> [Request 1]: Reproduce the chart comprehension entries below word for word, starting at the first entry and ending at the line that contains "What kind of chart is shown on the right".

> [Supplied passage]:
We meet Ruby (newcomer Emilia Jones) when she’s working on the family fishing boat with her dad Frank (Troy Kotsur) and brother Leo (Daniel Durant), singing her heart out to no one in particular. Frank and Leo are deaf, as is Ruby’s mother Jackie (Marlee Matlin). Ruby is a CODA — child of deaf adults — and as such, she is her household’s chief interpreter and go-between with the outside hearing world.
It’s a role in which she has excelled, but now that she’s a high school senior, with dreams of a singing career, she’s beginning to chafe under her family’s stifling combination of dependence and wildly unconditional love. The title of “CODA,” then, carries two meanings: More than being about deafness, this is a movie about bringing things to a graceful but necessary end.
Written and directed by Sian Heder, “CODA” possesses the sunny optimism of so many classics of the genre, a bracing look and feel that’s amplified by its setting in Gloucester, Mass. Jones brings an appealing mix of diffidence and forthrightness to Ruby, who must suffer Frank and Jackie’s unbridled approach to everything — especially their sex life, which becomes a running gag. Matlin and Kotsur have a blast leaning into their uninhibited characters, who are so used to being understood by their daughter that it rarely occurs to them to try to understand her.

(Chart comprehension data)
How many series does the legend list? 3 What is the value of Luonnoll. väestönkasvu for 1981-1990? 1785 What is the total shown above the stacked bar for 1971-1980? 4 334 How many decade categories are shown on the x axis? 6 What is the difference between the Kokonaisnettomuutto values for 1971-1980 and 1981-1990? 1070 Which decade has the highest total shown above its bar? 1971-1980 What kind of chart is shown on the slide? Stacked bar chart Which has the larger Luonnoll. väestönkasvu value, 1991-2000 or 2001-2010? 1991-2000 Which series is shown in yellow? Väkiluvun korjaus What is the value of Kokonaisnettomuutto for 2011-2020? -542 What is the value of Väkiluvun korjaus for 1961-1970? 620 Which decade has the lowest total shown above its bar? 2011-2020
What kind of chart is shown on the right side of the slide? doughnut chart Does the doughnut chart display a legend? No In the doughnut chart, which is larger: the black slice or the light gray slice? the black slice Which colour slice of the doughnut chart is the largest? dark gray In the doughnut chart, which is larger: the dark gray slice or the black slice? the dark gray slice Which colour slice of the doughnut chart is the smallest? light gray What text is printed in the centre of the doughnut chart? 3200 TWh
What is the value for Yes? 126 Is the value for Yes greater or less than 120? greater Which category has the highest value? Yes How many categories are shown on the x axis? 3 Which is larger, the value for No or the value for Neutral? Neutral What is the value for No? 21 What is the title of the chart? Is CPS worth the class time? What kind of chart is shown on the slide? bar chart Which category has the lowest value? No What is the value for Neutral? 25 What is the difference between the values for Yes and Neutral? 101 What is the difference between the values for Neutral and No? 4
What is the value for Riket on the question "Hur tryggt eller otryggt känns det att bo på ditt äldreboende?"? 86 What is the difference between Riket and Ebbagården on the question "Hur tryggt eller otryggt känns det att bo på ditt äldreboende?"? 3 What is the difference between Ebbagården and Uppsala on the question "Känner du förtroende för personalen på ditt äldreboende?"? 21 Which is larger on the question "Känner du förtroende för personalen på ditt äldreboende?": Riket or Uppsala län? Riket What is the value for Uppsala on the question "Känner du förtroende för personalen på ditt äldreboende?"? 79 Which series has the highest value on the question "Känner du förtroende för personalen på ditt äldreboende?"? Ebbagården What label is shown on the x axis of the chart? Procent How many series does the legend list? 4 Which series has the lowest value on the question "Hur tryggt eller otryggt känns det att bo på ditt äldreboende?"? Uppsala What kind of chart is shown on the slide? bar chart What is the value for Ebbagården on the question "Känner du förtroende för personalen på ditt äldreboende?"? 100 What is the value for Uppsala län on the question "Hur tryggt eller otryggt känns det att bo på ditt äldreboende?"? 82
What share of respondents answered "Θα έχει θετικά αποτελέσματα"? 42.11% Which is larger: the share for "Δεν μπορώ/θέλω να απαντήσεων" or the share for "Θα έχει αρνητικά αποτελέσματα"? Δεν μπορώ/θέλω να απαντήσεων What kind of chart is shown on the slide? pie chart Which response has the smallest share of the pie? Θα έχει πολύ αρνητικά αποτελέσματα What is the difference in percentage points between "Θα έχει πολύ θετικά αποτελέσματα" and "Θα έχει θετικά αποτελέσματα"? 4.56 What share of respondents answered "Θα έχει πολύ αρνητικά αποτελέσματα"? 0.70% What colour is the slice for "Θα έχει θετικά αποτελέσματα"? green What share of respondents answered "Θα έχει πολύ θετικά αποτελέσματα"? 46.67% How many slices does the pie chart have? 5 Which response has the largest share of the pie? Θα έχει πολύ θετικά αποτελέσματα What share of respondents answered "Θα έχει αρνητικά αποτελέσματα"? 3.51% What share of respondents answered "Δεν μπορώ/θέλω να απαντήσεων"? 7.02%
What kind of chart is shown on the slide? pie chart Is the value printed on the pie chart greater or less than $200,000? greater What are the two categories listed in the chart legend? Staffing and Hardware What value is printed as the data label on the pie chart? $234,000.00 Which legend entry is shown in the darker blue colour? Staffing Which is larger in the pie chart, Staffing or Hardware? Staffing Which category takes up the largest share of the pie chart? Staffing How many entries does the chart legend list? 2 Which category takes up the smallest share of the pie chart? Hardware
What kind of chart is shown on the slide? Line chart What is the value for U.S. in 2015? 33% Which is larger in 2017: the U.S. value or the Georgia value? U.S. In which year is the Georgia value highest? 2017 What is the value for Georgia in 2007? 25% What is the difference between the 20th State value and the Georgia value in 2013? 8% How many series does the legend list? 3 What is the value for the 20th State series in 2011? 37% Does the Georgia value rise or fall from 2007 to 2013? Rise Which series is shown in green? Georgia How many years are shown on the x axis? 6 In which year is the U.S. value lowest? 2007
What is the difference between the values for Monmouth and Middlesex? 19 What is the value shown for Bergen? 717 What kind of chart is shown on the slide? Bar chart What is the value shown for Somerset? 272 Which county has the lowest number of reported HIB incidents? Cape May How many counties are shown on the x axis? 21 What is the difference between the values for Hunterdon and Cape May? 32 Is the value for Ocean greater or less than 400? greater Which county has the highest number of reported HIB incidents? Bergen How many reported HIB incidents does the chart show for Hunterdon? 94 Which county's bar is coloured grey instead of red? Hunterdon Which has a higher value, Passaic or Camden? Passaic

> [Request 2]: Decide whether each statement agrees with the film review, answering yes or no and quoting the words of the review that settle it: (a) Ruby's mother Jackie is deaf. (b) The film is set in Gloucester, Mass. (c) Troy Kotsur plays Ruby's brother Leo.

> [Task response 1]:
How many series does the legend list? 3 What is the value of Luonnoll. väestönkasvu for 1981-1990? 1785 What is the total shown above the stacked bar for 1971-1980? 4 334 How many decade categories are shown on the x axis? 6 What is the difference between the Kokonaisnettomuutto values for 1971-1980 and 1981-1990? 1070 Which decade has the highest total shown above its bar? 1971-1980 What kind of chart is shown on the slide? Stacked bar chart Which has the larger Luonnoll. väestönkasvu value, 1991-2000 or 2001-2010? 1991-2000 Which series is shown in yellow? Väkiluvun korjaus What is the value of Kokonaisnettomuutto for 2011-2020? -542 What is the value of Väkiluvun korjaus for 1961-1970? 620 Which decade has the lowest total shown above its bar? 2011-2020
What kind of chart is shown on the right side of the slide? doughnut chart Does the doughnut chart display a legend? No In the doughnut chart, which is larger: the black slice or the light gray slice? the black slice Which colour slice of the doughnut chart is the largest? dark gray In the doughnut chart, which is larger: the dark gray slice or the black slice? the dark gray slice Which colour slice of the doughnut chart is the smallest? light gray What text is printed in the centre of the doughnut chart? 3200 TWh

> [Task response 2]:
(a) Yes: "Frank and Leo are deaf, as is Ruby’s mother Jackie (Marlee Matlin)."
(b) Yes: "amplified by its setting in Gloucester, Mass."
(c) No: "brother Leo (Daniel Durant)"